■ **RECORDS TO PROCESS**:
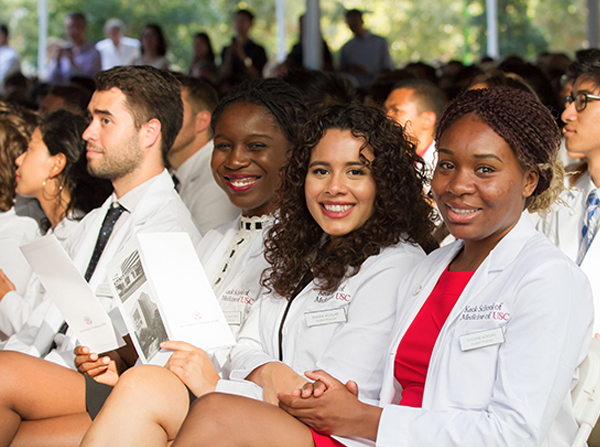 Incoming medical students don white coats for the first time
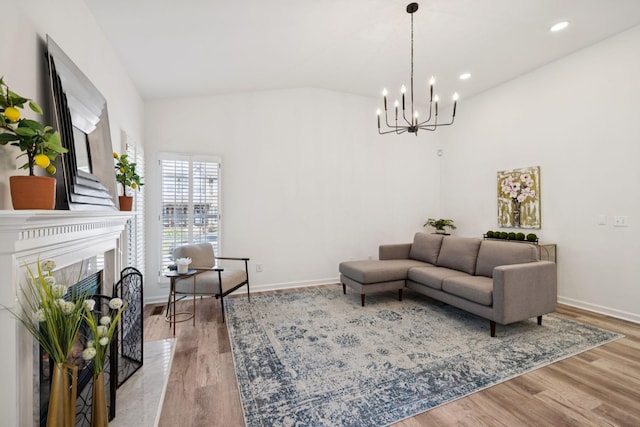 201 Hideaway Trl, Franklin, TN 37069 - living room featuring a chandelier, light wood finished floors, recessed lighting, and a premium fireplace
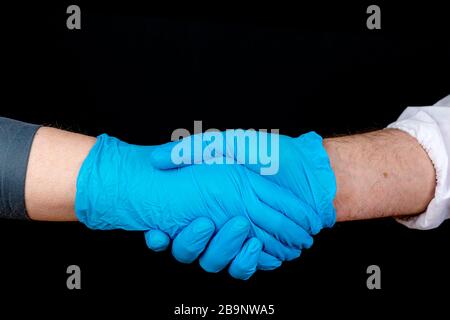 Schüttelnde Hände, zwei Personen, die blaue Latexhandschuhe tragen, schütteln die Hände. Nur Hände sichtbar. Nahansicht, schwarzer Hintergrund. Stockfoto
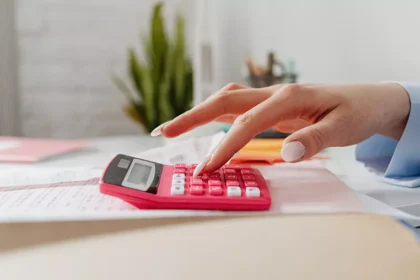 Pessoa utilizando uma calculadora para analisar despesas e renda durante a avaliação financeira do Jobseeker’s Allowance na Irlanda.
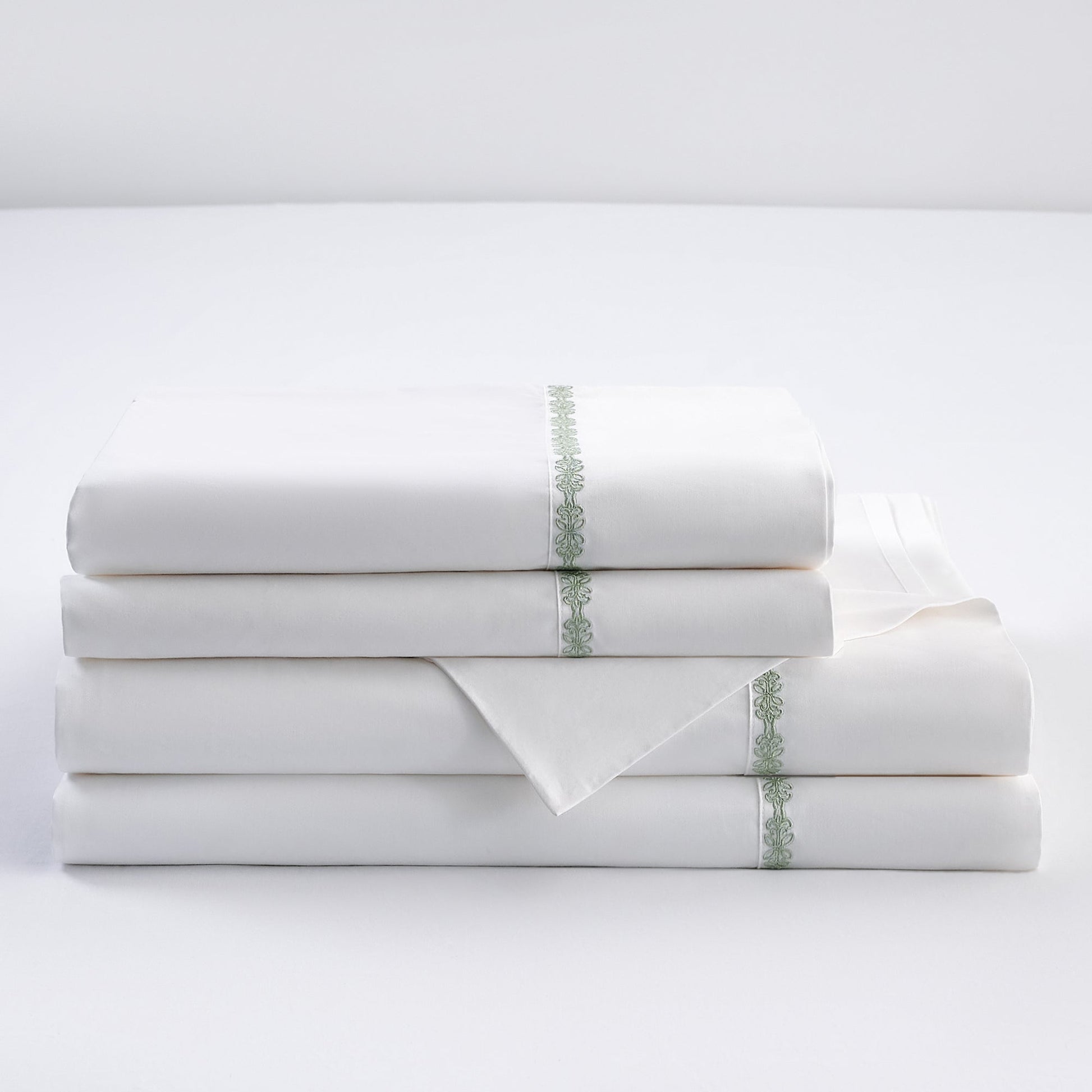 Stack of white folded towels with decorative green stripes on a light gray background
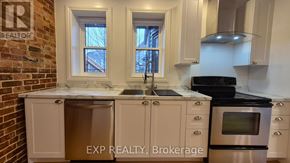 Ottawa multi-family for rent - A kitchen with white cabinets and a brick wall.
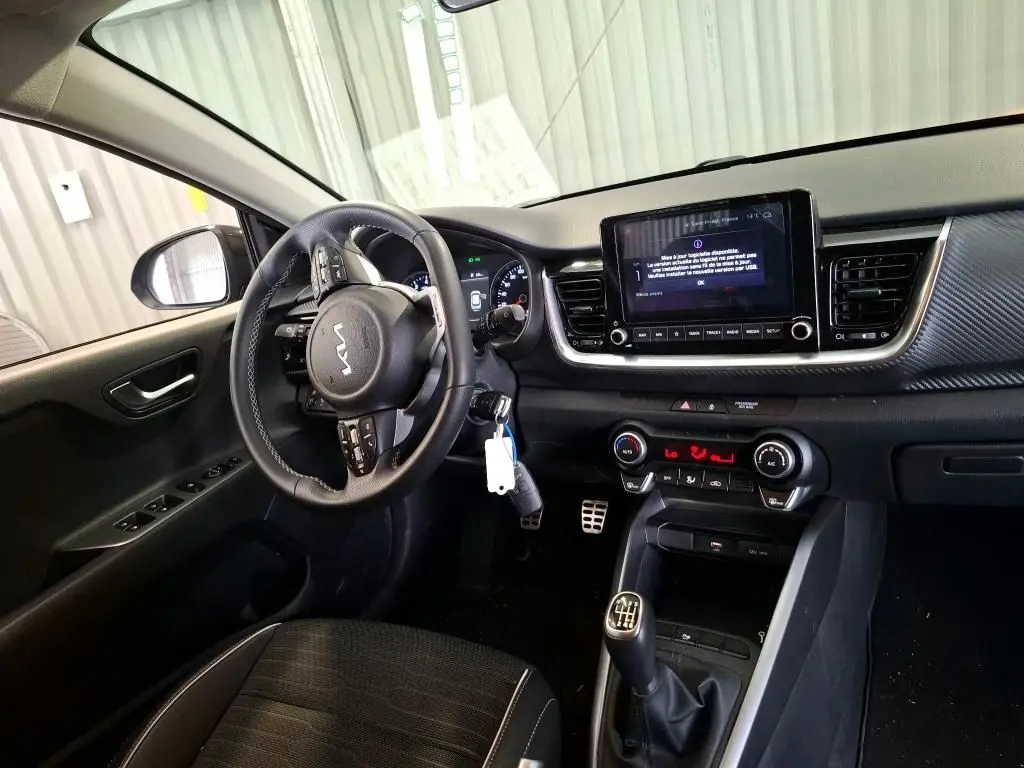 Intérieur du Kia Stonic 2024 gris météore, vue côté conducteur, volant multifonction et boîte manuelle visible.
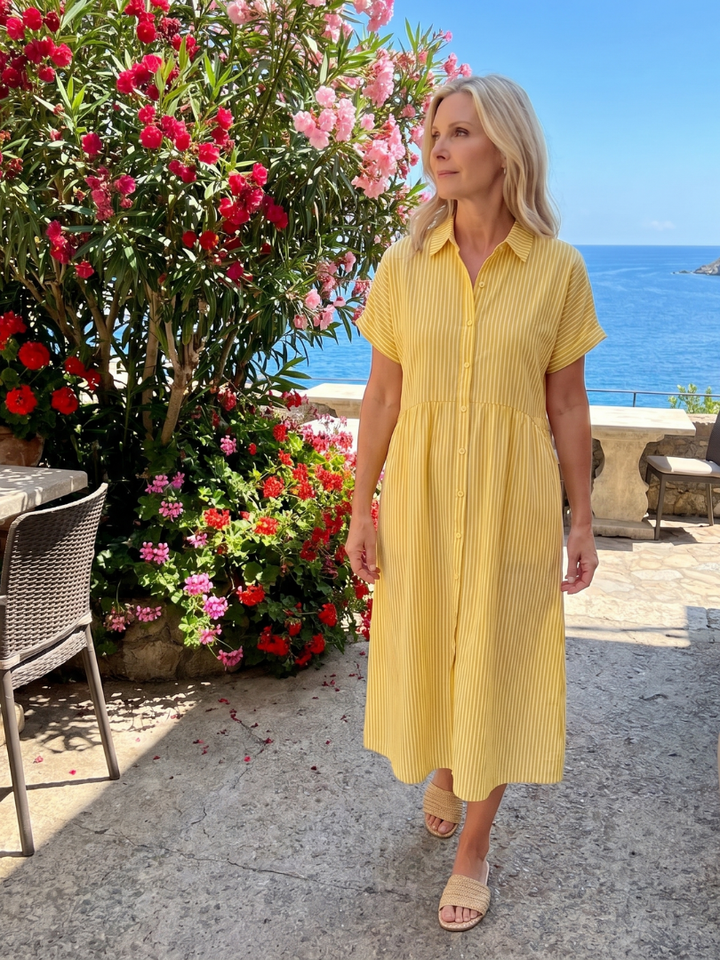 Relaxed fit women's striped midi dress, short sleeve, collared, and button-front. Great for casual spring style.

■ **ACTIVITY**:
From the first line to the last, return the records exactly and leave the pictures behind.

■ **WRITTEN RESPONSE**:
 Incoming medical students don white coats for the first time
 201 Hideaway Trl, Franklin, TN 37069 - living room featuring a chandelier, light wood finished floors, recessed lighting, and a premium fireplace
 Schüttelnde Hände, zwei Personen, die blaue Latexhandschuhe tragen, schütteln die Hände. Nur Hände sichtbar. Nahansicht, schwarzer Hintergrund. Stockfoto
 Pessoa utilizando uma calculadora para analisar despesas e renda durante a avaliação financeira do Jobseeker’s Allowance na Irlanda.
 Stack of white folded towels with decorative green stripes on a light gray background
 Ottawa multi-family for rent - A kitchen with white cabinets and a brick wall.
 Intérieur du Kia Stonic 2024 gris météore, vue côté conducteur, volant multifonction et boîte manuelle visible.
 Relaxed fit women's striped midi dress, short sleeve, collared, and button-front. Great for casual spring style.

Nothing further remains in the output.